_SUPPLIED ENTRIES_:
════════

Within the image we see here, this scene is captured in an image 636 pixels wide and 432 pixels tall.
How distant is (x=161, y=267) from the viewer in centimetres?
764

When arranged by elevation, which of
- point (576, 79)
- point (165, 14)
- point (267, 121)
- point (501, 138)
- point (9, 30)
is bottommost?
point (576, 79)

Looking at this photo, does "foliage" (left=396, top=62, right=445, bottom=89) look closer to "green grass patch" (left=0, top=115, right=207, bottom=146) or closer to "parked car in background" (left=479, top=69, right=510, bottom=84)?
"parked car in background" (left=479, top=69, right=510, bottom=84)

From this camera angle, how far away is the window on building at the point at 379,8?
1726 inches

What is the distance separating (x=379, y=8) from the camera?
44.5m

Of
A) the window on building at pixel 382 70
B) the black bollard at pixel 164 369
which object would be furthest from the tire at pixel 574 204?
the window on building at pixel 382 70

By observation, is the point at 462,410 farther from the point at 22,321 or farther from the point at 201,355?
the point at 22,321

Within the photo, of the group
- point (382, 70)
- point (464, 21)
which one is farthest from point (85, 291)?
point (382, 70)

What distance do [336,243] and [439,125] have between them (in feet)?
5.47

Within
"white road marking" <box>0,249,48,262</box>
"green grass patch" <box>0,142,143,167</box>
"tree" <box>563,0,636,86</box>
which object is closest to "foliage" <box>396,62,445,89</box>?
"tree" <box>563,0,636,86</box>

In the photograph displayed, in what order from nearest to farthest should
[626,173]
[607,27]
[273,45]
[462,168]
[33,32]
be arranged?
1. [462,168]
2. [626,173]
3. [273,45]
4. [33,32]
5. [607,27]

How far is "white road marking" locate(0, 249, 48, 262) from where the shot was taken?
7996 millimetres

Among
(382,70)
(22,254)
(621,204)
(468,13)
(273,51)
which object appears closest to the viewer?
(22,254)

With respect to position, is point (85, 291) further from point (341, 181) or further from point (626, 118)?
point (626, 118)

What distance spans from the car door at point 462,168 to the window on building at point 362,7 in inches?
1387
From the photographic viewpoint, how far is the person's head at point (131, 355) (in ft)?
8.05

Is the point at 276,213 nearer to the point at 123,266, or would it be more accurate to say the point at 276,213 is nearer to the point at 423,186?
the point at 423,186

════════

_YOUR INSTRUCTIONS_: Return the listing above word for word.

_RESPONSE TO THIS TASK_:
Within the image we see here, this scene is captured in an image 636 pixels wide and 432 pixels tall.
How distant is (x=161, y=267) from the viewer in centimetres?
764

When arranged by elevation, which of
- point (576, 79)
- point (165, 14)
- point (267, 121)
- point (501, 138)
- point (9, 30)
is bottommost?
point (576, 79)

Looking at this photo, does "foliage" (left=396, top=62, right=445, bottom=89) look closer to "green grass patch" (left=0, top=115, right=207, bottom=146) or closer to "parked car in background" (left=479, top=69, right=510, bottom=84)?
"parked car in background" (left=479, top=69, right=510, bottom=84)

From this camera angle, how far away is the window on building at the point at 379,8?
1726 inches

What is the distance separating (x=379, y=8) from the camera?
44.5m

Of
A) the window on building at pixel 382 70
B) the black bollard at pixel 164 369
which object would be furthest from the tire at pixel 574 204?
the window on building at pixel 382 70

By observation, is the point at 462,410 farther from the point at 22,321 or farther from the point at 201,355?
the point at 22,321

Within the photo, of the group
- point (382, 70)
- point (464, 21)
which one is farthest from point (85, 291)?
point (382, 70)

What distance do [336,243] and [439,125] have between them (in feet)?
5.47

Within
"white road marking" <box>0,249,48,262</box>
"green grass patch" <box>0,142,143,167</box>
"tree" <box>563,0,636,86</box>
which object is closest to "foliage" <box>396,62,445,89</box>?
"tree" <box>563,0,636,86</box>

In the photograph displayed, in what order from nearest to farthest should
[626,173]
[607,27]
[273,45]
[462,168]
[33,32]
be arranged?
1. [462,168]
2. [626,173]
3. [273,45]
4. [33,32]
5. [607,27]

How far is "white road marking" locate(0, 249, 48, 262) from where the shot was taken?
7996 millimetres

Among
(382,70)
(22,254)
(621,204)
(468,13)
(273,51)
which object appears closest to the viewer?
(22,254)

With respect to position, is point (85, 291) further from point (341, 181) or further from point (626, 118)?
point (626, 118)

What distance spans from the car door at point 462,168 to the window on building at point 362,7 in inches?
1387
From the photographic viewpoint, how far is the person's head at point (131, 355) (in ft)?
8.05

Is the point at 276,213 nearer to the point at 123,266, or would it be more accurate to say the point at 276,213 is nearer to the point at 423,186?
the point at 423,186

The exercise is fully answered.